NA were my first guess as well but I check and in this data frame I didn’t have any NA. It took a while but I realized it’s trying to take means and maxes when all or none of the values in the group are above the threshold, hence producing -Inf in some cases and NaN in others and “correct" answers to many. Without a better understanding of the inner workings of these functions, I’m still not quite sure why these were produced but this definitely fixed the error.
I spent a good amount of time this morning reading about testing and the testthat
package. I'd been wanting to do it so it's good that this was the incentive I needed. It's quite hard to write tests. At first I was trying to make the much too complicated but I eventually came up with some simple ones and put them in R scripts in the /inst/tests/
folder in the conteStreamTemperature
package.
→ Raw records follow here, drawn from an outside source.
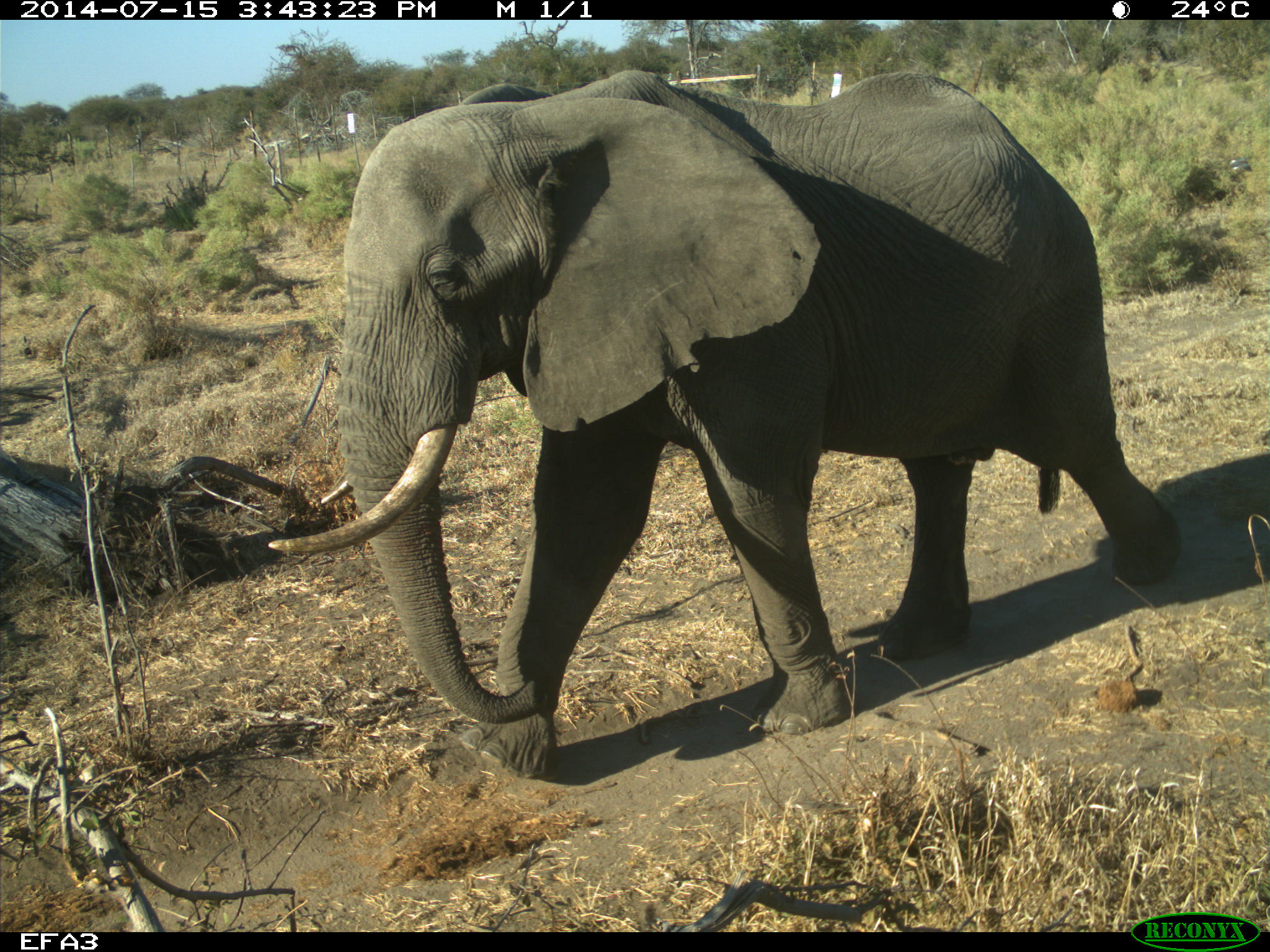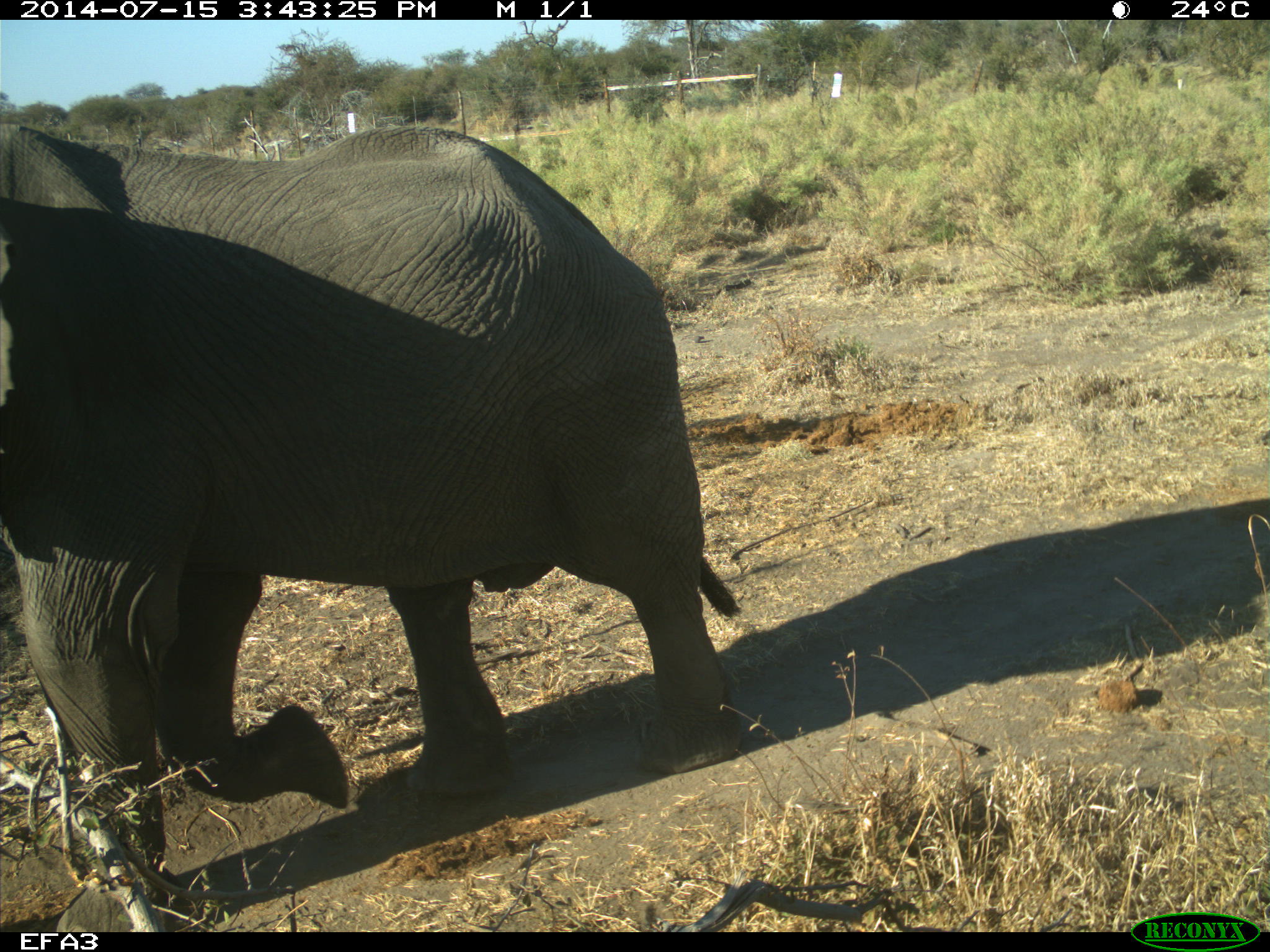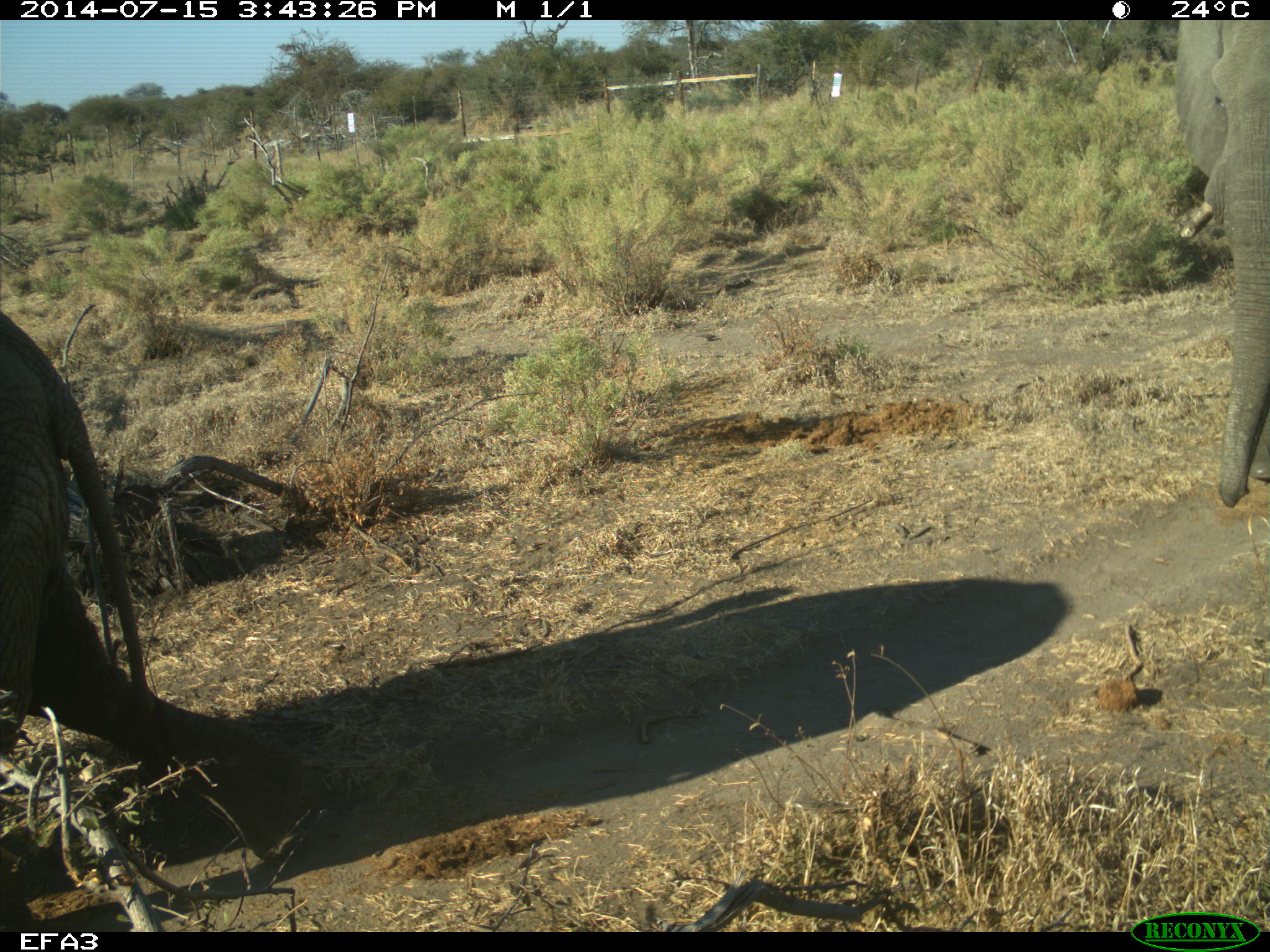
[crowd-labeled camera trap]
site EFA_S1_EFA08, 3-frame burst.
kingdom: Animalia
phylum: Chordata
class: Mammalia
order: Proboscidea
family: Elephantidae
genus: Loxodonta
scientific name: Loxodonta africana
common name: african bush elephant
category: elephant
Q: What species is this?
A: Elephant (african bush elephant) (Loxodonta africana).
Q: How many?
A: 2.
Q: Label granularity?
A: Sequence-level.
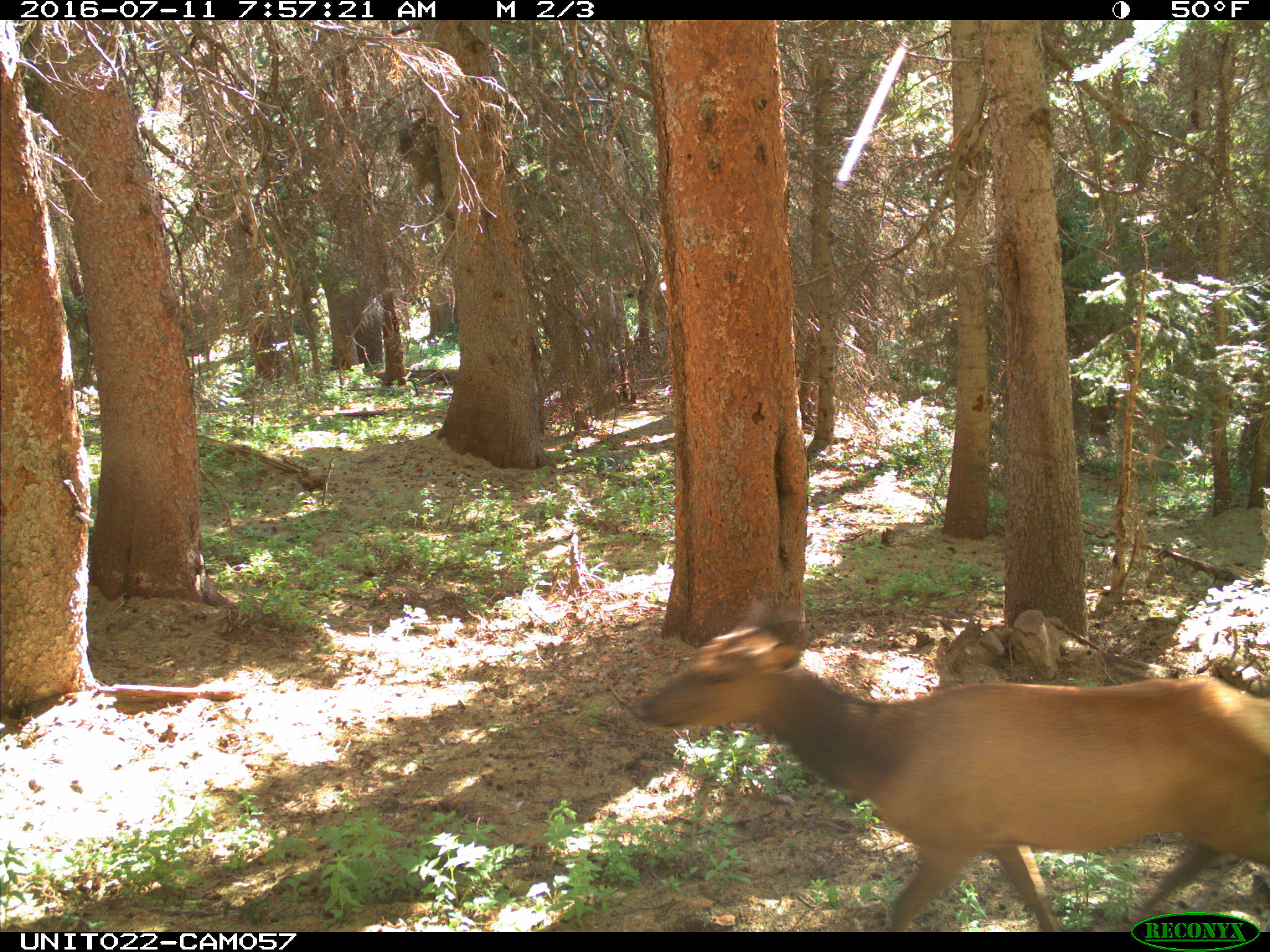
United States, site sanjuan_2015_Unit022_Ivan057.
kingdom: Animalia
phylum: Chordata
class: Mammalia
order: Artiodactyla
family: Cervidae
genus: Cervus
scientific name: Cervus elaphus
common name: red deer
Here's the resulting function:
calcConsecExceed <- function(y, threshold = 22) {
if(all(is.na(y$tempPredicted))) {
warning("all values are NA")
maxConsec <- NA
meanConsec <- NA
} else if(all(y$tempPredicted <= threshold)) {
maxConsec <- 0
meanConsec <- 0
} else {
exceed <- y$tempPredicted > threshold
consec <- rle(exceed)
consecExceed <- consec$lengths[consec$values]
maxConsec = max(consecExceed, na.rm = T)
meanConsec = mean(consecExceed, na.rm = T)
}
d <- data.frame(maxConsec, meanConsec)
names(d) <- paste(names(d), '_', threshold, sep='')
return(d)
}
I don't love the nested ifelse
but it didn't seem appropriate for switch
so I went with it. Here are a few tests I came up with, although there are many more I could do (single NA, class type, sort order, etc.):
# test that returns a 0 if all values <= threshold
test_that("a zero is returned if all values below threshold") {
df <- data.frame(tempPredicted = runif(10, 2, 20))
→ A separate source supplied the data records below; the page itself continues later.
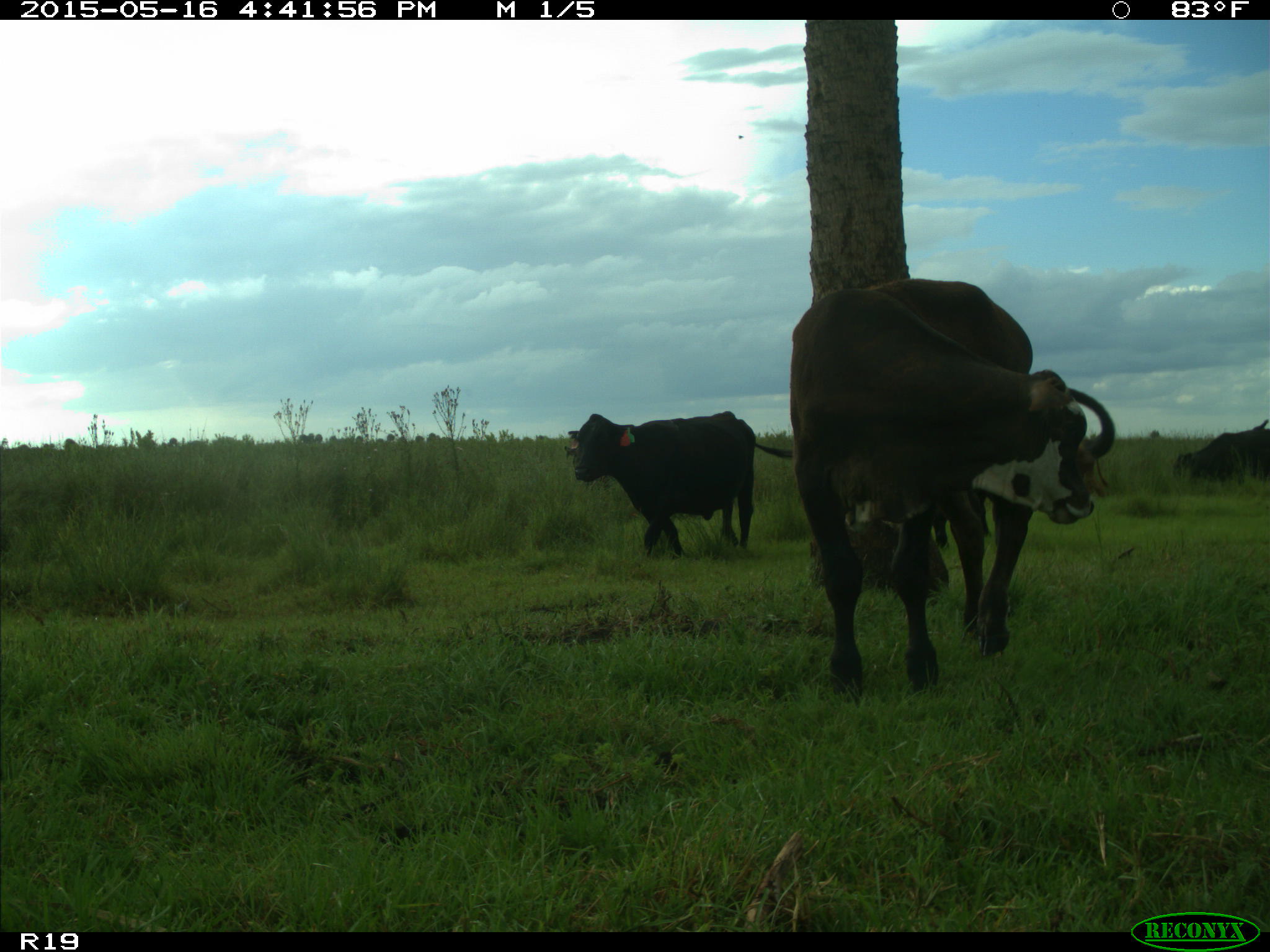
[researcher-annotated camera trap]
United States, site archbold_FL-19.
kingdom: Animalia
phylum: Chordata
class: Mammalia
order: Artiodactyla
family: Bovidae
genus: Bos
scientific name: Bos taurus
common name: domestic cow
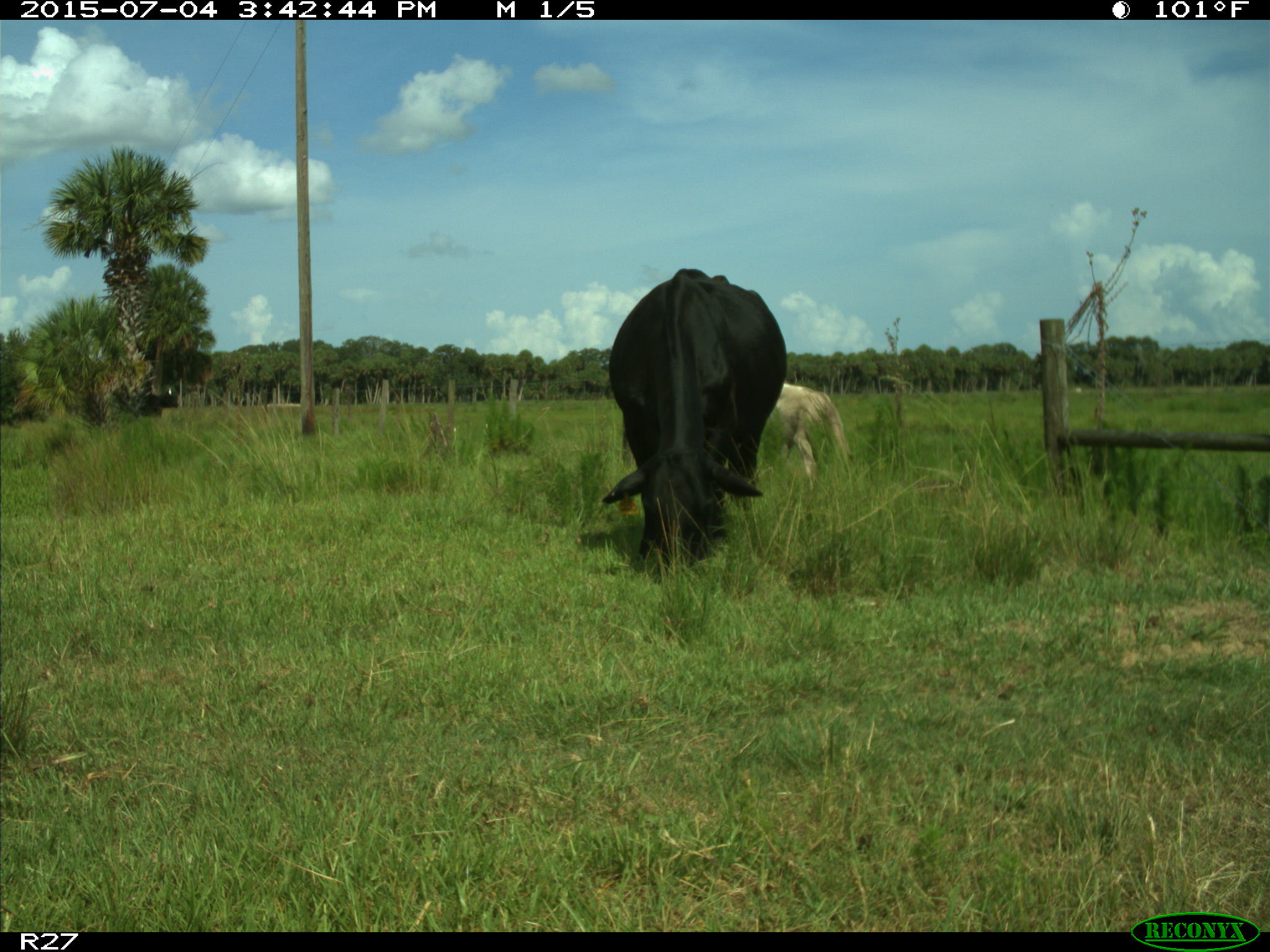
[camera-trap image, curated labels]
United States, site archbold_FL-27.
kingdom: Animalia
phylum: Chordata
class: Mammalia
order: Artiodactyla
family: Bovidae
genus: Bos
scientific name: Bos taurus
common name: domestic cow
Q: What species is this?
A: Bos taurus (domestic cow).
consecExceed <- calcConsecExceed(df, 22)
expect_equal(consecExceed$maxConsec_22, 0)
expect_equal(consecExceed$meanConsec_22, 0)
}
# test if all values > threshold
test_that("a zero is returned if all values below threshold") {
df <- data.frame(tempPredicted = runif(10, 23, 30))
consecExceed <- calcConsecExceed(df, 22)
expect_equal(consecExceed$maxConsec_22, length(df$tempPredicted))
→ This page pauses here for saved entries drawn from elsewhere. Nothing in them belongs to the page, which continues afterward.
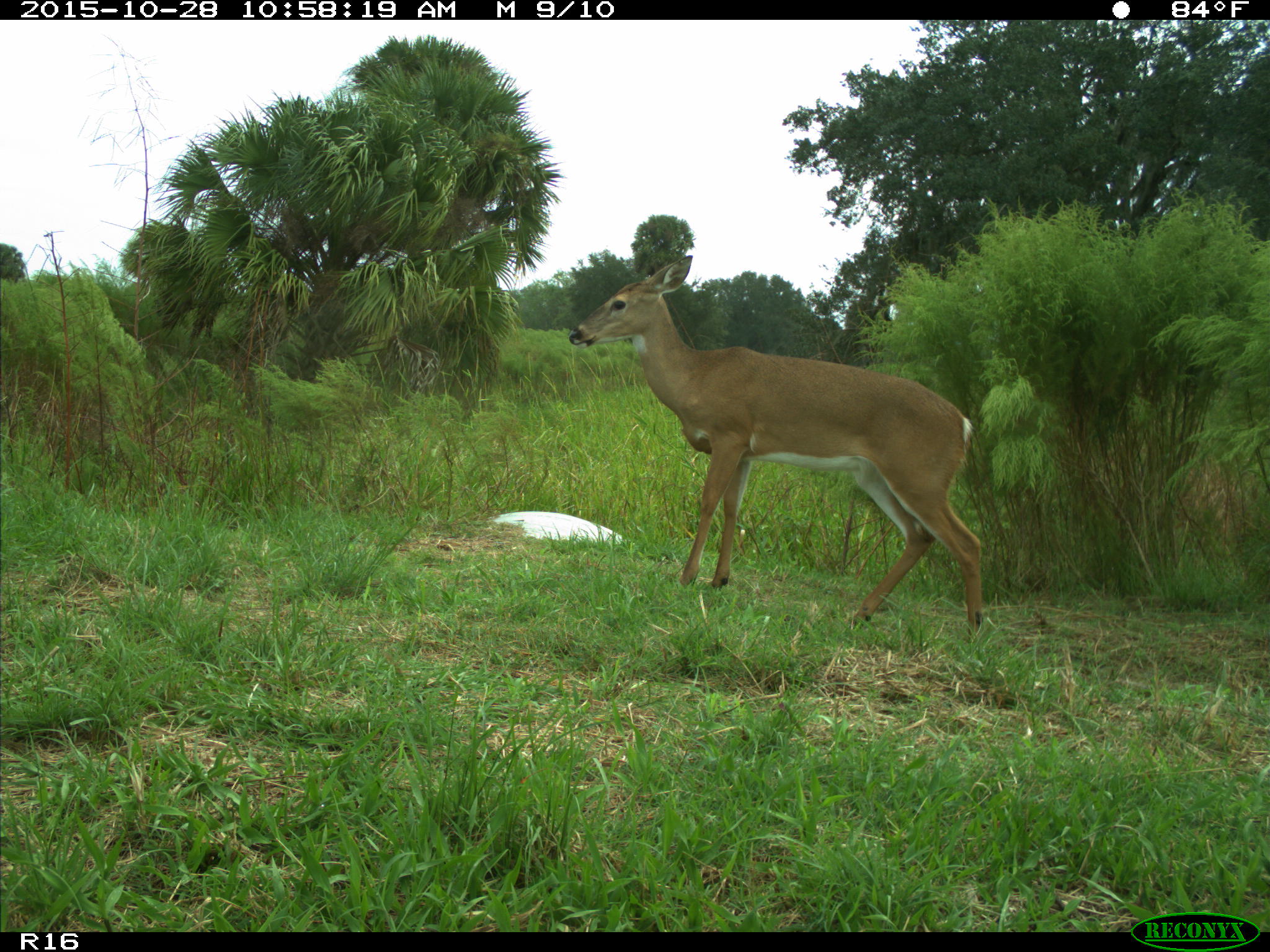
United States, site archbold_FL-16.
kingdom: Animalia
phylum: Chordata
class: Mammalia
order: Artiodactyla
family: Cervidae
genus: Odocoileus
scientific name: Odocoileus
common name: deer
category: unidentified deer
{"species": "unidentified deer (deer) (Odocoileus)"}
expect_equal(consecExceed$meanConsec_22, length(df$tempPredicted))
}
# test if all values are NA
test_that("NA is returned when all values are NA") {
df <- data.frame(tempPredicted = rep(NA, times = 10))
consecExceed <- calcConsecExceed(df, 22)
expect_true(is.na(consecExceed$maxConsec_22))
expect_true(is.na(consecExceed$meanConsec_22))
expect_warning(calcConsecExceed(df, 22))
}
Cool, that makes sense, I guess you can't know how long a run is if you don't really know when it started or ended.
Unit tests look good, you might add one to make sure its computing the mean and max correctly, like:
test_that("returns correct mean and max consecutive lengths") {
df <- data.frame(tempPredicted = c(10, 10, 25, 25, 25, 10, 10, 25, 25, 10, 25))
consecExceed <- calcConsecExceed(df, 22)
expect_equal(consecExceed$maxConsec_22, 3)
expect_equal(consecExceed$meanConsec_22, 2)
}
Good idea. Thanks.
Another thing we talked about in the Maine group meeting was to add another set of derived metrics that represented runs of consecutive days where the stream temperature exceeded some threshold. Maybe something like mean and max number of consecutive days per year where temp > 22 deg C, since that's closely tied to fish stress.